- **PROBLEM TO SOLVE**: Could you retype the entries below exactly, omitting every picture?

(Excerpts from a dataset)
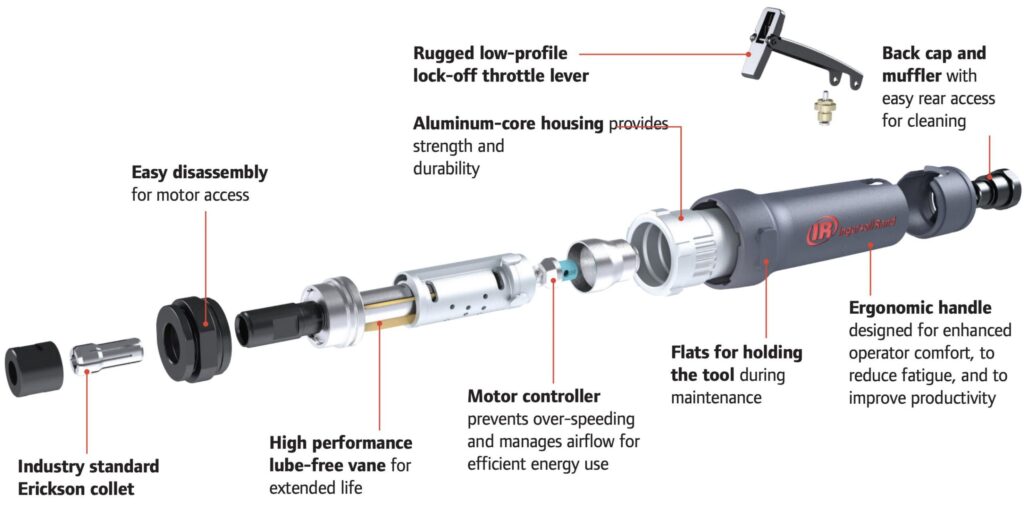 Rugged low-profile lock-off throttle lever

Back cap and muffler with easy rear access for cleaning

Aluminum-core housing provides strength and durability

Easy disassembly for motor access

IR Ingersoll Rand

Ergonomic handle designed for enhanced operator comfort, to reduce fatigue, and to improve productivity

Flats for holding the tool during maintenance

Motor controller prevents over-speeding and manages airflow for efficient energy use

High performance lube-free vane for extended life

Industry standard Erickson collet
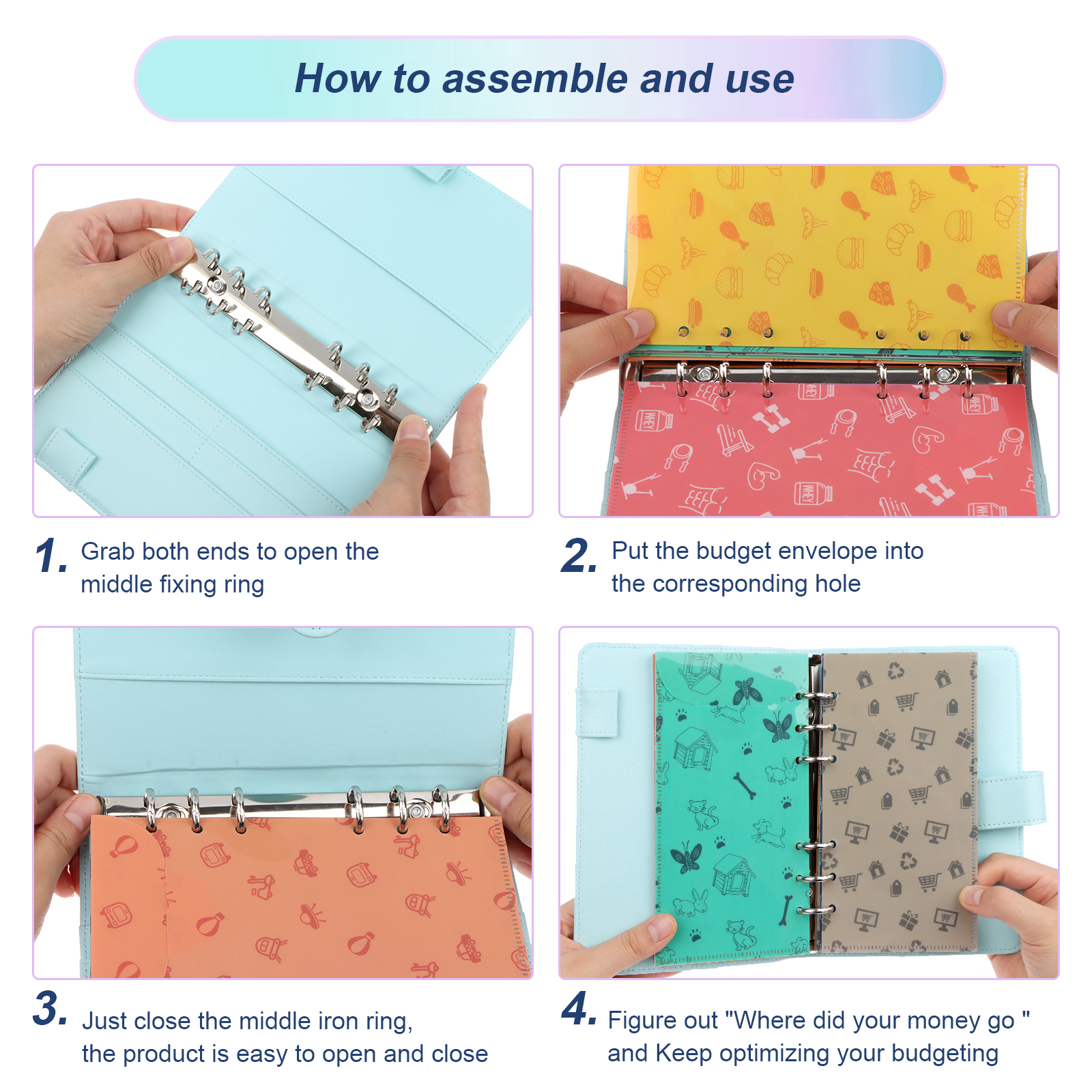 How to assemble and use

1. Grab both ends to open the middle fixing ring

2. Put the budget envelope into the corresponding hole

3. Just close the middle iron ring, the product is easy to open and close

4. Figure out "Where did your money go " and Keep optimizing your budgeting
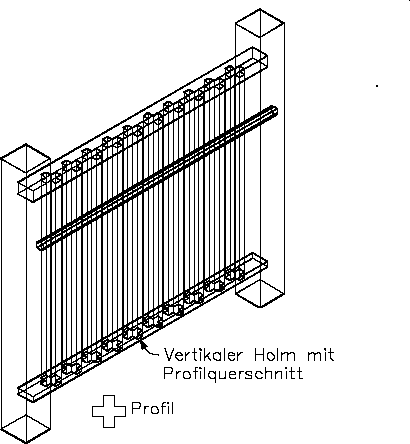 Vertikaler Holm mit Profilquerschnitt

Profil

- **EXPECTED ANSWER**:
 Rugged low-profile lock-off throttle lever

Back cap and muffler with easy rear access for cleaning

Aluminum-core housing provides strength and durability

Easy disassembly for motor access

IR Ingersoll Rand

Ergonomic handle designed for enhanced operator comfort, to reduce fatigue, and to improve productivity

Flats for holding the tool during maintenance

Motor controller prevents over-speeding and manages airflow for efficient energy use

High performance lube-free vane for extended life

Industry standard Erickson collet
 How to assemble and use

1. Grab both ends to open the middle fixing ring

2. Put the budget envelope into the corresponding hole

3. Just close the middle iron ring, the product is easy to open and close

4. Figure out "Where did your money go " and Keep optimizing your budgeting
 Vertikaler Holm mit Profilquerschnitt

Profil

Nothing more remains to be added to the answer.